# Data Acquisition and Exploration

This notebook was created as part of a workshop on *Reproducible Research in Python*. 

- You can access the entire workshop materials at: [Reproducible Research in Python](https://github.com/mickaeltemporao/reproducible-research-in-python).

**Learning Objective:** 
- Get familiar with common data exploration libraries
- Learn to acquire and clean data
- Learn to explore and visualize 



## Acquiring Data
With some Python basics we will start combining existing packages to acquire, and explore data.


In [0]:
# Install requirred libraries
!pip install wikipedia

In [0]:
# Load the required libraries
import pandas as pd
import wikipedia as wp
import matplotlib
matplotlib.rcParams['figure.figsize'] = [10, 5]


In [0]:
# Identify Wikipedia Page and acquire the date
page_title = "Opinion polling for the 2019 Canadian federal election"


In [0]:
#Get the html source
html = wp.page(page_title).html().encode("UTF-8")


In [0]:
# Extract tables and convert the html tables into pd.DataFrame()
df = pd.read_html(html)[0].iloc[2:,:]


## Cleaning Data


In [0]:
# Inspect the data
df.head()


In [0]:
# We notice that there seems to be a double header
df.columns


In [0]:
# What is the type of columns
type(df.columns)


In [0]:
# Let's use a loop to extract and edit each element of the MultiIndex dataframe
columnn_names = []
for c in df.columns:
    tmp = c[0].lower()
    columnn_names.append(tmp.replace(" ", "_"))

columnn_names


In [0]:
# Let's use regular expressions in a list comprehension this time
import re
regex = "[a-z]+"
columnn_names = ["_".join(re.findall(regex, i)) for i in columnn_names]


In [0]:
# Let's edit the columns of our dataset
df.columns = columnn_names
df.head()


In [0]:
# Let's further rename those columns
names_dict = {
    "polling_firm": "source",
    "last_dateof_polling": "date",
    "samplesize": "sample_size",
    "marginof_error": "error",
    "cons": "cpc",
    "liberal": "lpc",
    "green": "gpc",
    "polling_method": "method",
}

type(names_dict)


In [0]:
# Pass the new dictionary as an argument to the .rename method
df.rename(columns=names_dict, inplace=True)
df.head()


In [0]:
# Let's check the data types
df.dtypes


In [0]:
# The date field needs to be converted
df[['date']] = pd.to_datetime(df.date)
df.head()

:: REQUIRED ACTIONS ::
1. Reproduce from the data acquisition notebook the part that opens with the words containing "This notebook was" and closes with "and explore data.".
2. In the data acquisition notebook, which Wikipedia page title is assigned to the variable page_title?
The entries after the notebook are separate material, unconnected to it.

:: PROVIDED DATA ::
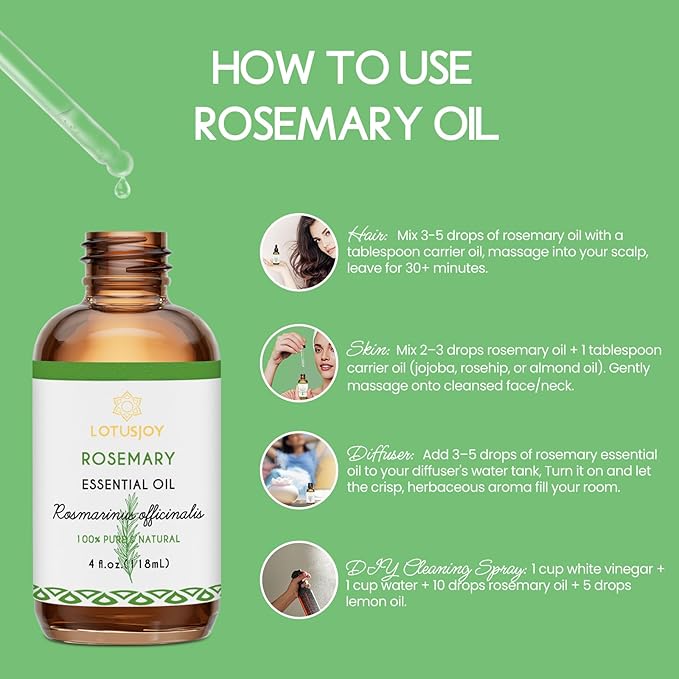 HOW TO USE
ROSEMARY OIL

LOTUSJOY
ROSEMARY
ESSENTIAL OIL
Rosmarinus officinalis
100% PURE & NATURAL
4 fl.oz.(118mL)

Hair: Mix 3-5 drops of rosemary oil with a tablespoon carrier oil, massage into your scalp, leave for 30+ minutes.

Skin: Mix 2–3 drops rosemary oil + 1 tablespoon carrier oil (jojoba, rosehip, or almond oil). Gently massage onto cleansed face/neck.

Diffuser: Add 3–5 drops of rosemary essential oil to your diffuser's water tank, Turn it on and let the crisp, herbaceous aroma fill your room.

DIY Cleaning Spray: 1 cup white vinegar + 1 cup water + 10 drops rosemary oil + 5 drops lemon oil.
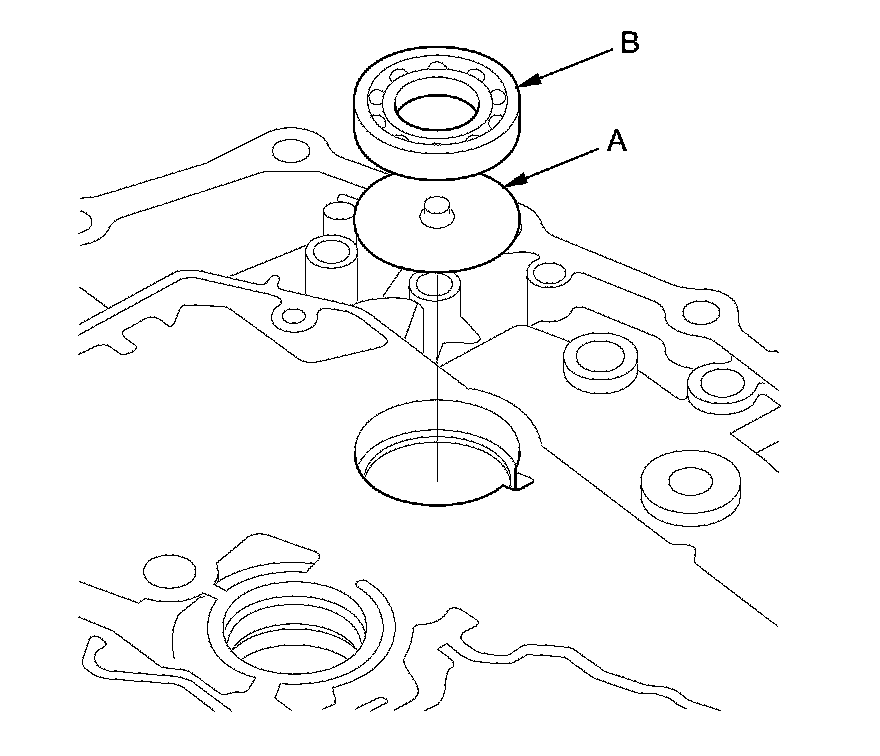 B

A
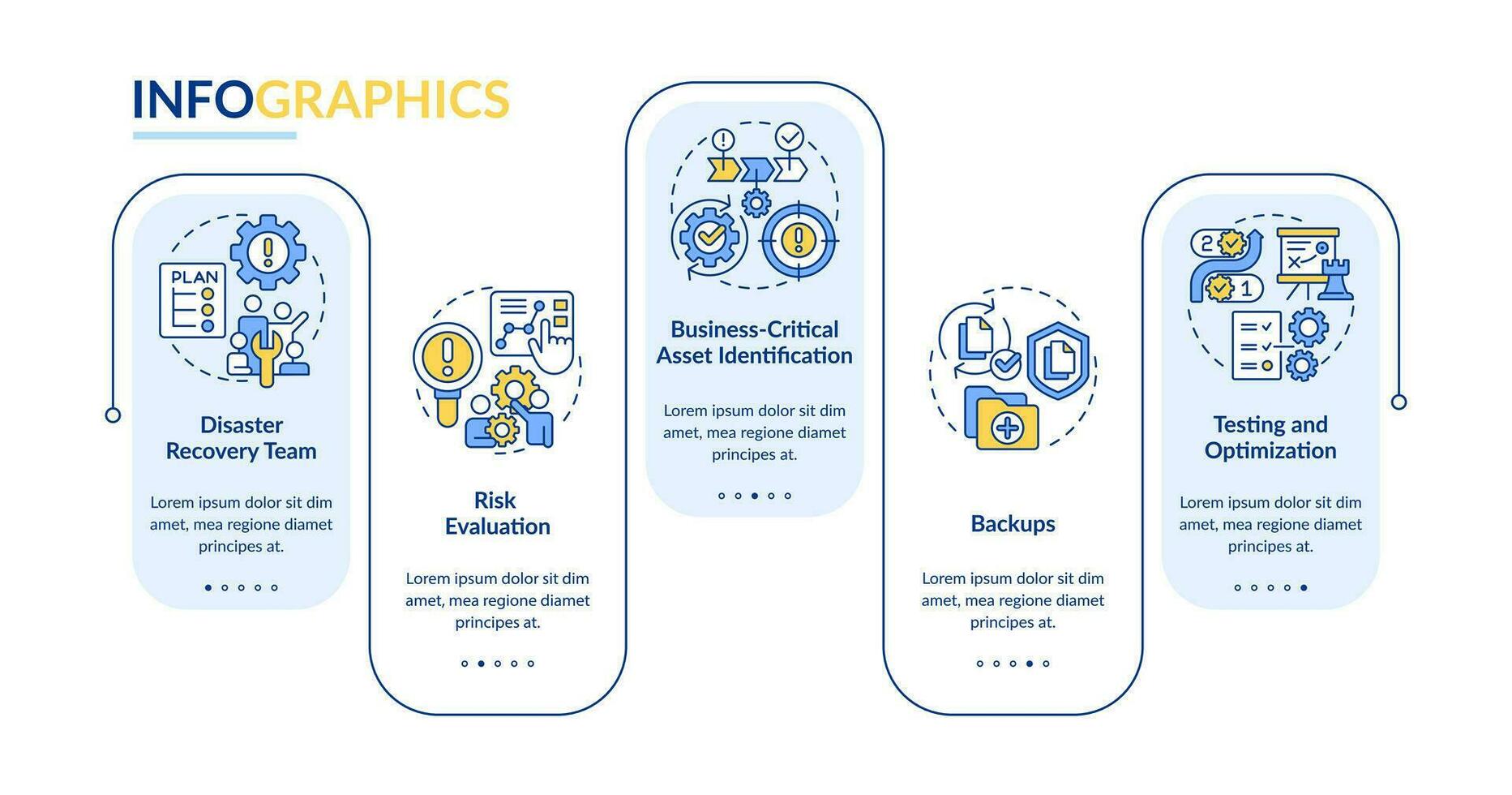 INFOGRAPHICS

PLAN

Disaster Recovery Team

Lorem ipsum dolor sit dim amet, mea regione diamet principes at.

Risk Evaluation

Lorem ipsum dolor sit dim amet, mea regione diamet principes at.

Business-Critical Asset Identification

Lorem ipsum dolor sit dim amet, mea regione diamet principes at.

Backups

Lorem ipsum dolor sit dim amet, mea regione diamet principes at.

2

1

Testing and Optimization

Lorem ipsum dolor sit dim amet, mea regione diamet principes at.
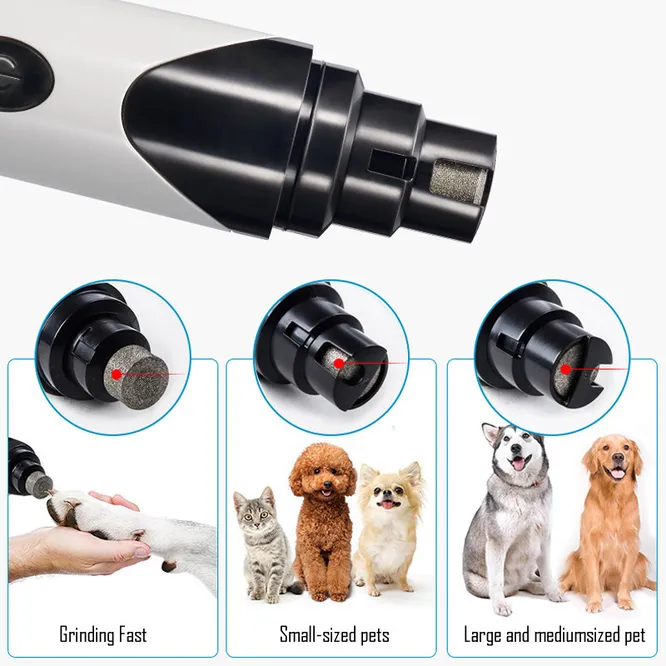 Grinding Fast

Small-sized pets

Large and mediumsized pet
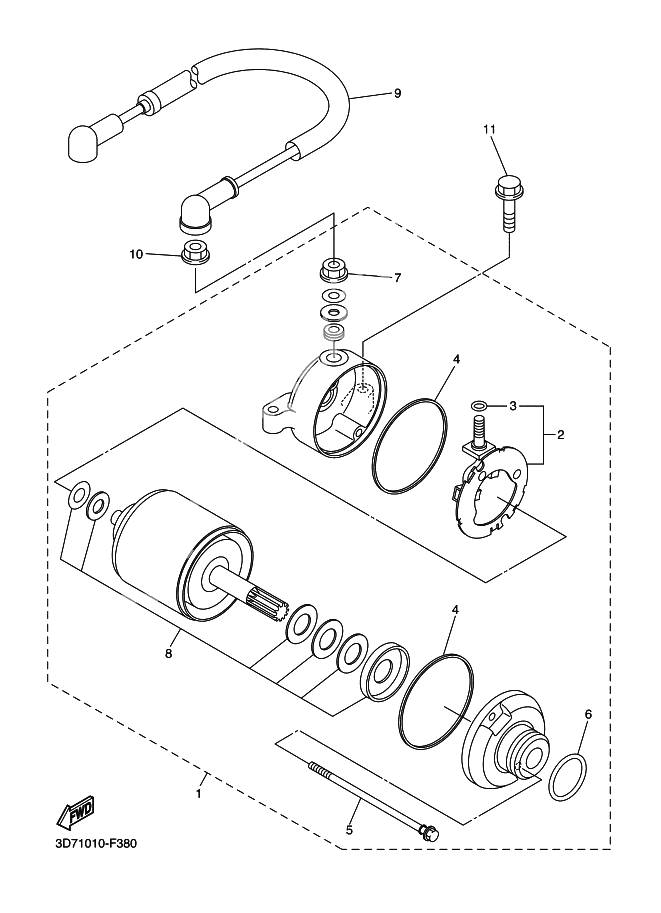 9

11

10

7

4

3

2

8

4

6

1

5

FWD

3D71010-F380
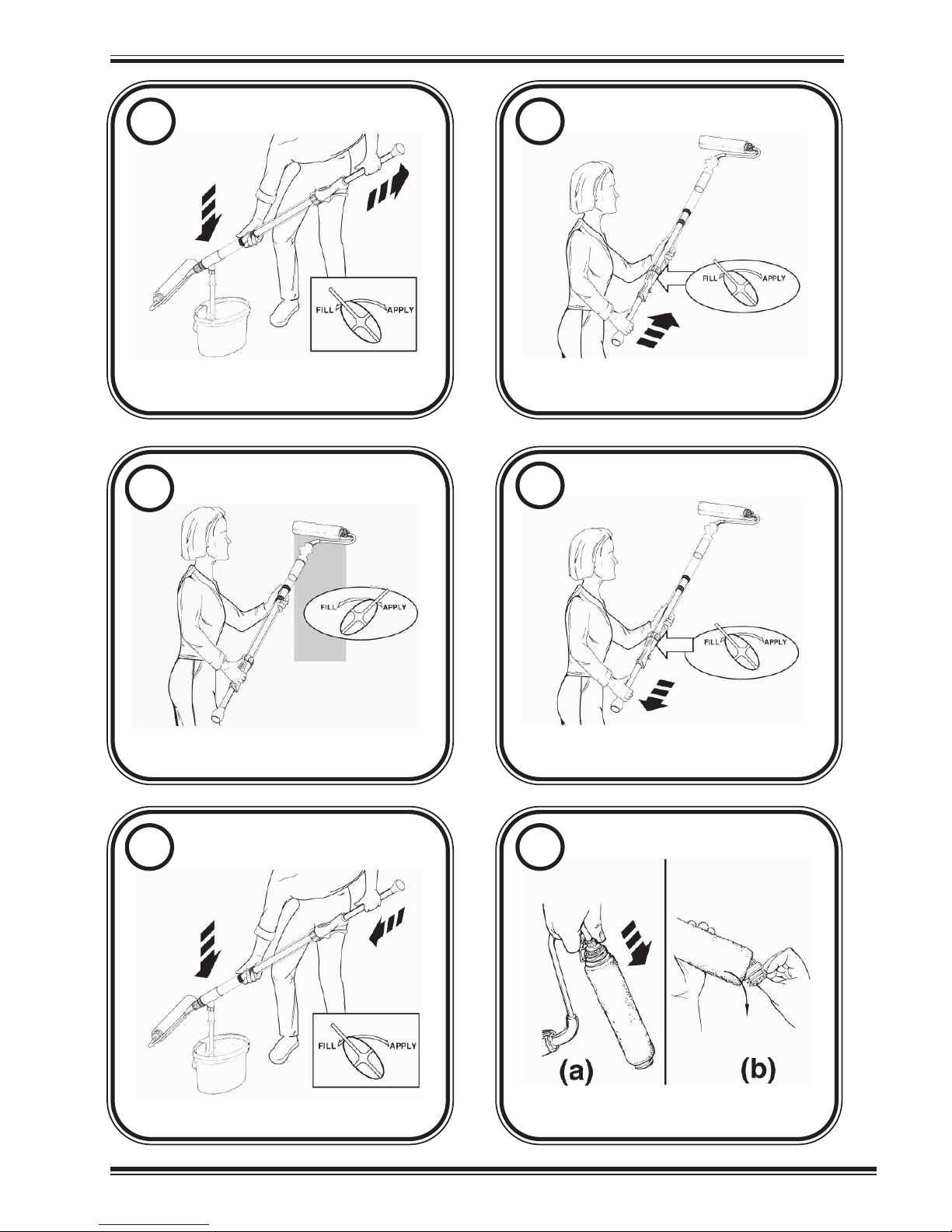 FILL APPLY

FILL APPLY

FILL APPLY

FILL APPLY

FILL APPLY

(a)

(b)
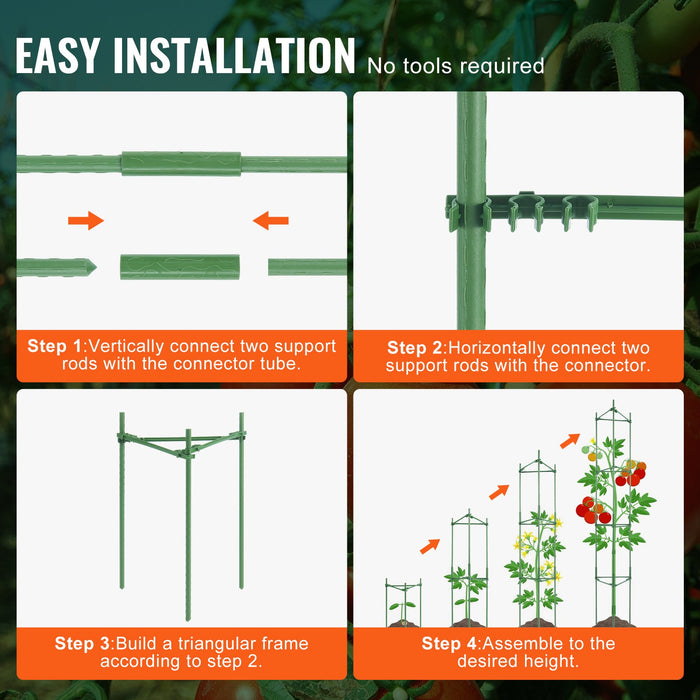 EASY INSTALLATION No tools required

Step 1:Vertically connect two support rods with the connector tube.

Step 2:Horizontally connect two support rods with the connector.

Step 3:Build a triangular frame according to step 2.

Step 4:Assemble to the desired height.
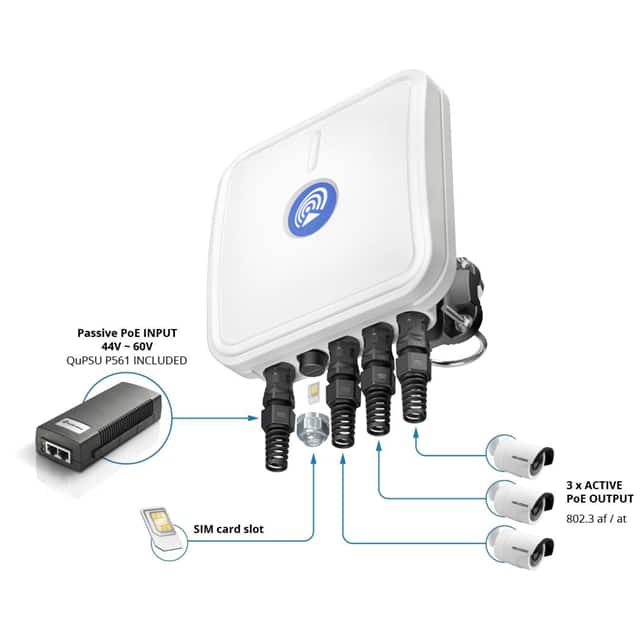 Passive PoE INPUT
44V ~ 60V
QuPSU P561 INCLUDED

SIM card slot

3 x ACTIVE
PoE OUTPUT
802.3 af / at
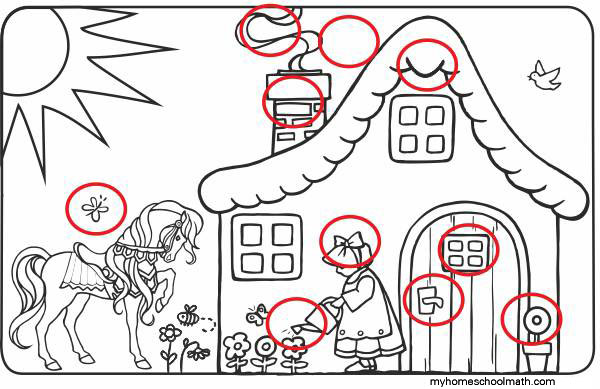 myhomeschoolmath.com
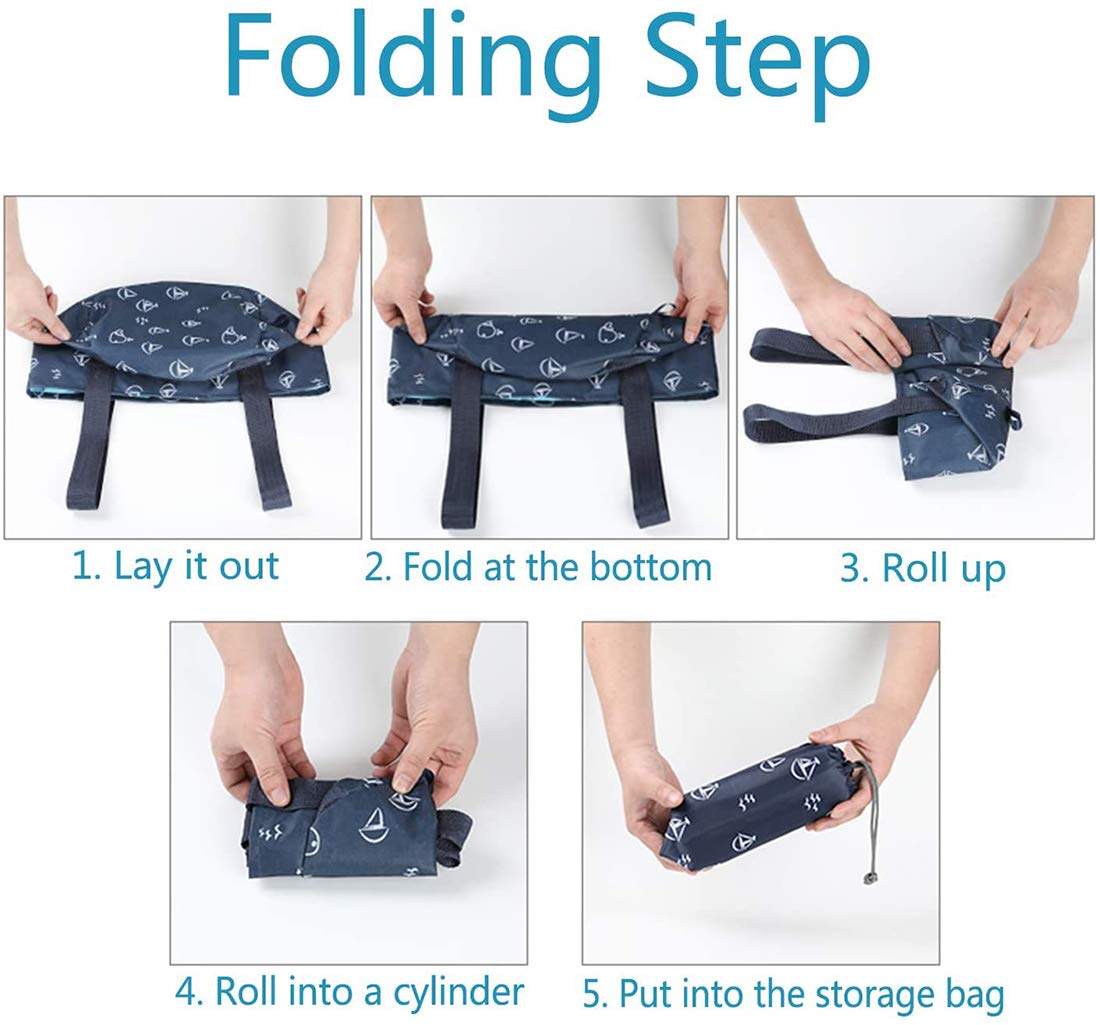 Folding Step

1. Lay it out

2. Fold at the bottom

3. Roll up

4. Roll into a cylinder

5. Put into the storage bag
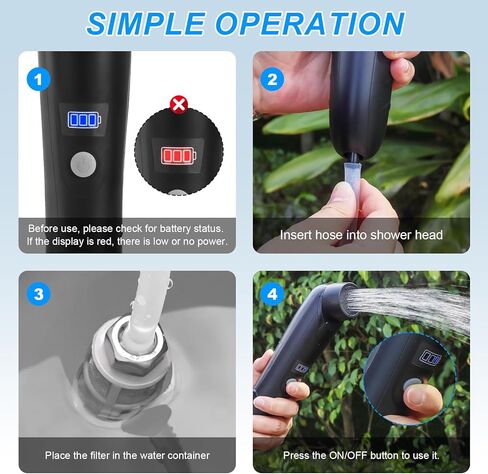 SIMPLE OPERATION

1

Before use, please check for battery status. If the display is red, there is low or no power.

2

Insert hose into shower head

3

Place the filter in the water container

4

Press the ON/OFF button to use it.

:: OUTPUTS IN ORDER ::
1.
This notebook was created as part of a workshop on *Reproducible Research in Python*. 

- You can access the entire workshop materials at: [Reproducible Research in Python](https://github.com/mickaeltemporao/reproducible-research-in-python).

**Learning Objective:** 
- Get familiar with common data exploration libraries
- Learn to acquire and clean data
- Learn to explore and visualize 



## Acquiring Data
With some Python basics we will start combining existing packages to acquire, and explore data.

2. Opinion polling for the 2019 Canadian federal election